> _TEXT EXCERPT_
School start date pushed back; districts plan for safe re-entry in fall
Many local school districts are working vigorously to come up with several plans to bring students back to school in the fall safely. In a recent press conference, Gov. Hutchinson announced the start of the 2020 school year would be pushed back for Arkansas schools from August 13 to August 24 amid the coronavirus pandemic.
In an earlier press conference, Gov. Asa Hutchinson discussed a plan for re-entry in fall, Arkansas Ready for Learning, that aims to support local school districts moving from online classes to in-person classes in August. Delaying the school year's start will give school districts almost two more weeks to prepare for the fall semester.
Last week the Arkansas Secretary of Education, Johnny Key, made a presentation to the House and Senate Education Committee about the Arkansas Ready for Learning initiative. Ready for Learning is a planning and guidance document created to serve as a game plan for the district and school administrators as they begin to grapple with making decisions for the 2020-2021 school year.
According to Key's, the Ready for Learning initiative also includes a playbook designed to address gaps resulting from lost learning that may have occurred because of school closures due to COVID-19. A team of approximately 130 educators developed the playbook that will serve as a learning guide this fall.
"It's critically important to develop strategies that can be revised and adapted depending on the level of viral transmission in the school and throughout the community. It must be done in collaboration with public health authorities," Key said.
A spokesperson for the Arkansas Department of Education said that Arkansas schools would implement blended learning systems that deliver curriculum, instruction and assessment through multiple methods. This system incorporates both on-site teacher interaction and off-site instruction, including new content, through streamed or uploaded lessons and activities if extended school closures become necessary.
Paris School District Superintendent, Dr. Wayne Fawcett said the district had formed a Reopen/Relearn Committee that will meet on consecutive Thursdays to discuss plans for the new school year plans.
Taylor Gattis, County Line Superintendent, said that the district would follow the Arkansas Department of Health (ADH) guidelines and the Arkansas Ready for Learning report issued by the Department of Elementary and Secondary Education (DESE).

> _GIVEN DATA_

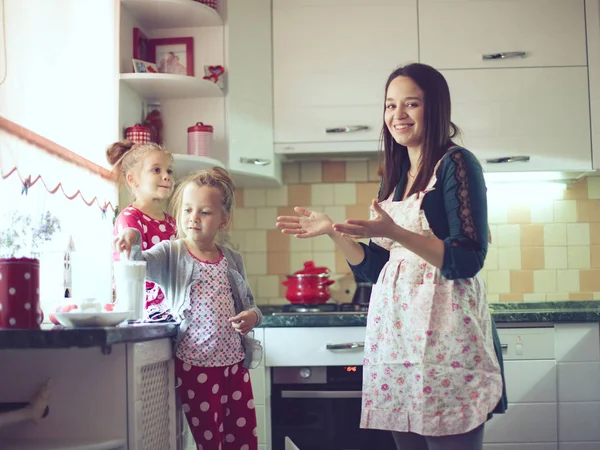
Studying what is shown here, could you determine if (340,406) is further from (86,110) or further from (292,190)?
(86,110)

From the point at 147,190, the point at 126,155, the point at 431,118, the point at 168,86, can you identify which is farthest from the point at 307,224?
the point at 168,86

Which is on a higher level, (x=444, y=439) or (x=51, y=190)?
(x=51, y=190)

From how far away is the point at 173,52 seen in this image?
3.03 meters

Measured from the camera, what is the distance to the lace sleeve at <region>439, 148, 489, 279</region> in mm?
1492

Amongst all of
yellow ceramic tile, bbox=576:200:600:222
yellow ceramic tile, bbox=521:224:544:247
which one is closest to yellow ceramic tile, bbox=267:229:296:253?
yellow ceramic tile, bbox=521:224:544:247

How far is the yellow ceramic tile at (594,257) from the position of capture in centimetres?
327

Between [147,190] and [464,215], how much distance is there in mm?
1062

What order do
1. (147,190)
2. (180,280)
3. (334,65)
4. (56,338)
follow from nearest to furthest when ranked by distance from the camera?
(56,338)
(180,280)
(147,190)
(334,65)

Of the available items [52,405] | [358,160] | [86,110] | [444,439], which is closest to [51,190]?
[86,110]

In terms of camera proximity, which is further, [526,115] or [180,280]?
[526,115]

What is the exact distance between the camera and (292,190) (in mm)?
3350

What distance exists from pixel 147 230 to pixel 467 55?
5.10 feet

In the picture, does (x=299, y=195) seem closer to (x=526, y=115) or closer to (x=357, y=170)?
(x=357, y=170)

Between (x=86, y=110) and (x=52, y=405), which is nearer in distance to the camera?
(x=52, y=405)
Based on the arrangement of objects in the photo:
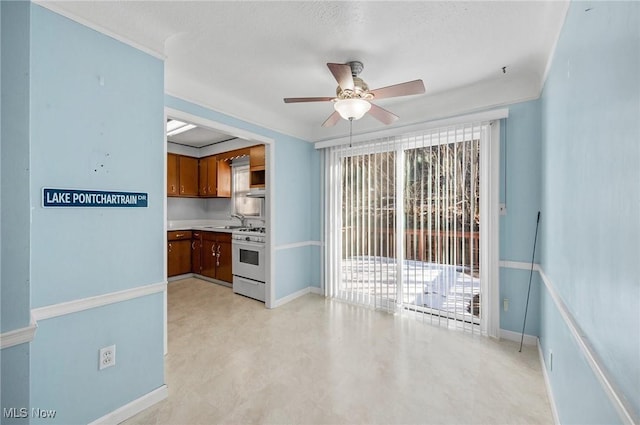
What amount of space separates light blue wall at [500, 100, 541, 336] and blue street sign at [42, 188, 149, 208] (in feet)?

> _ACTIVITY 1_
In the school reopening article, switch "educators" to "teachers" and write out the passage again. Begin at the words "According to Key's, the" and stop after "guide this fall.".
> _ACTIVITY 2_
Pick up the article on delayed school openings in Arkansas where its text ends and continue it.

> _EXPECTED OUTPUT 1_
According to Key's, the Ready for Learning initiative also includes a playbook designed to address gaps resulting from lost learning that may have occurred because of school closures due to COVID-19. A team of approximately 130 teachers developed the playbook that will serve as a learning guide this fall.

> _EXPECTED OUTPUT 2_
"Our plan will be to provide as safe an experience as possible that includes a rich educational experience, with opportunities for social interaction and extracurricular activities while adhering to the guidelines provided by the ADH."
Gattis stated that regular bus routes and schedules would continue as they have in the past, but the district is encouraging families to transport their children as much as possible to decrease bus crowding.
"Students over the age of 10 will be required to wear a mask while on the bus and the parents should screen their child for fever, sore throat, coughing, or shortness of breath before placing them on the school bus each morning. Bus drivers are required to wear a mask as well."
Arkansas Secretary Key said the policy decisions regarding face masks would be left to individual districts. Gattis commented that he has thought about it a great deal about students being required to wear masks to school.
"That decision will probably be made by the school board with guidance and information compiled by the school administrative team. We have new information daily, and we do not want to rush into any decisions right now."
"At this point, we don't know what effect it will have. My opinion depends much on whether there is an increase or a decline in cases," said Fawcett.
The Arkansas Department of Education stated they would continue to update districts on policy changes and new information regarding the school year as it is received.